TEXT TO READ:
# # #

At the time of her death in 1984, Kalvak was one of the few remaining Inuit women in Ulukhaktok decorated with traditional beautifying facial kakiniq (tattoos).

In 1984 a competition was held to rename the Ulukhaktok Elihavik School and in 1985 it was renamed Helen Kalvak Elihakvik.

==Personal life==
Kalvak was married to Edward Manayok, a singer and drum dancer. He died at a coastal outpost camp at Walker Bay.

# # #

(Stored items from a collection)
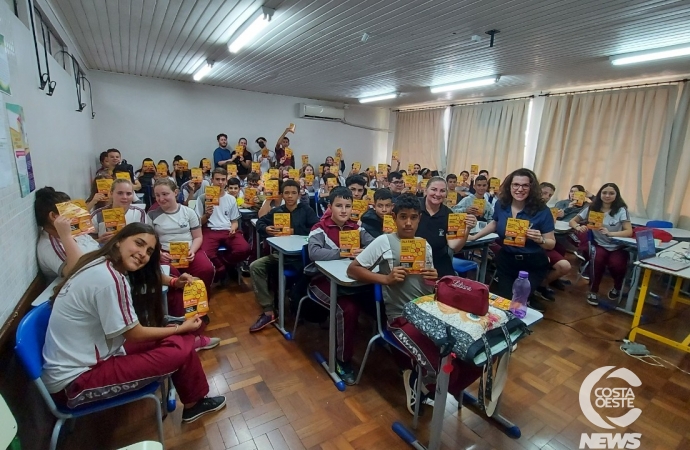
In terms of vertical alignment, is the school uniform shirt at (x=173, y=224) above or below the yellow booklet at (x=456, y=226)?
below

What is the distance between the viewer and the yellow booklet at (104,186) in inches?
109

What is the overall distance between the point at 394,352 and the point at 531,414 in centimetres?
87

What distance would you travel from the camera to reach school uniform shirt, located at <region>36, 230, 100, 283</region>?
1.81 meters

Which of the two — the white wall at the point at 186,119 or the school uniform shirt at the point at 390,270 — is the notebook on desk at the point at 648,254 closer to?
the school uniform shirt at the point at 390,270

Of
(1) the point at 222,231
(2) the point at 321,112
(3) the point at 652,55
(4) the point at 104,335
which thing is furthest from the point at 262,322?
(2) the point at 321,112

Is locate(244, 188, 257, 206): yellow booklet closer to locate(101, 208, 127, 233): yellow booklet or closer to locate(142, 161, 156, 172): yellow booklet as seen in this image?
locate(101, 208, 127, 233): yellow booklet

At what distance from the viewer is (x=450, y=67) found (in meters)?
4.59

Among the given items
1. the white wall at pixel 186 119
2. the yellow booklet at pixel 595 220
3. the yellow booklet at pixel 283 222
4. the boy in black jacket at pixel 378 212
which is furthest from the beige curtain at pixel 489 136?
the yellow booklet at pixel 283 222

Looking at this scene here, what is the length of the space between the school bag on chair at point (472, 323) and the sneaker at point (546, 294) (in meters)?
2.48

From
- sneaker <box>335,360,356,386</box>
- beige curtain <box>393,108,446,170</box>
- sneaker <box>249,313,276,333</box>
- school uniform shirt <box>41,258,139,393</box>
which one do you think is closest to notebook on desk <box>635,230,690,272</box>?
sneaker <box>335,360,356,386</box>

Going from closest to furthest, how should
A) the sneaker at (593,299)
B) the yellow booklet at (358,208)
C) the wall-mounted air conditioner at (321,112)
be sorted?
the yellow booklet at (358,208), the sneaker at (593,299), the wall-mounted air conditioner at (321,112)

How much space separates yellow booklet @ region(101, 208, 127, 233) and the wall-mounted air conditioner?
6.54 m

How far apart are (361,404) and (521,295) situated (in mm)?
1132

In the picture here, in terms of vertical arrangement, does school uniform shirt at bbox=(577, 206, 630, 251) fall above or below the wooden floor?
above
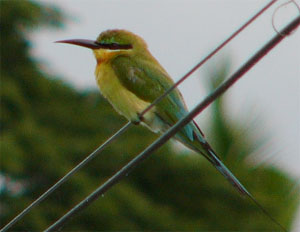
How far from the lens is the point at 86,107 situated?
8.90 metres

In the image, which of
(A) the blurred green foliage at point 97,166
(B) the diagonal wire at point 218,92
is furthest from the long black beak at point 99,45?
(A) the blurred green foliage at point 97,166

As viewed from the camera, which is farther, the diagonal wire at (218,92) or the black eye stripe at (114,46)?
the black eye stripe at (114,46)

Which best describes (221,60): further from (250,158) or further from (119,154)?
(119,154)

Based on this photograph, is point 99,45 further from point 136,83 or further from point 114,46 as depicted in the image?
point 136,83

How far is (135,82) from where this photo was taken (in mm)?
3676

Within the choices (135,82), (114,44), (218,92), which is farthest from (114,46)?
(218,92)

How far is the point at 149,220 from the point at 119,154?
851 mm

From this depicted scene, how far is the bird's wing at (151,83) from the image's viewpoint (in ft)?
11.6

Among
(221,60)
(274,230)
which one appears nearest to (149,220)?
(274,230)

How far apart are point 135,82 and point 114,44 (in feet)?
0.86

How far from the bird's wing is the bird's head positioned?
0.21 feet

# # #

EXERCISES:
1: From the passage about Helen Kalvak, list every name of a place or a school.
2: Write a few sentences that carry on the passage about Helen Kalvak, starting after its final sentence.
The records play no part in what is asked here.

ANSWERS TO THE EXERCISE:
1: Ulukhaktok, Ulukhaktok Elihavik School, Helen Kalvak Elihakvik, Walker Bay

2:
Their daughter, Elsie Nilgak, states:

"When they were trying to start the Co-op my mother was given drawing paper to make drawings. She would make drawings when we were at our outpost camp at Walker Bay [on the coast north of Minto Inlet]. The drawings would show the way people used to dress and live. She did drawings for some of the sealskin tapestries also. There were about five women, including my mother, who sewed sealskins for the Co-op. I still remember the first drawings and designs by my mother for kamiks, parkas, mitts, and other craft items. There were about five women who made sealskin clothing and mats. I remember coming into Holman in the summer by boat to sell some of my mother’s finished drawings and I would get more art supplies to take back for her. This was after my father passed away [in 1960]."

Her granddaughter, Julia Manoyok Ekpakohak (born 1968), is also an artist. She was taught by Kalvak.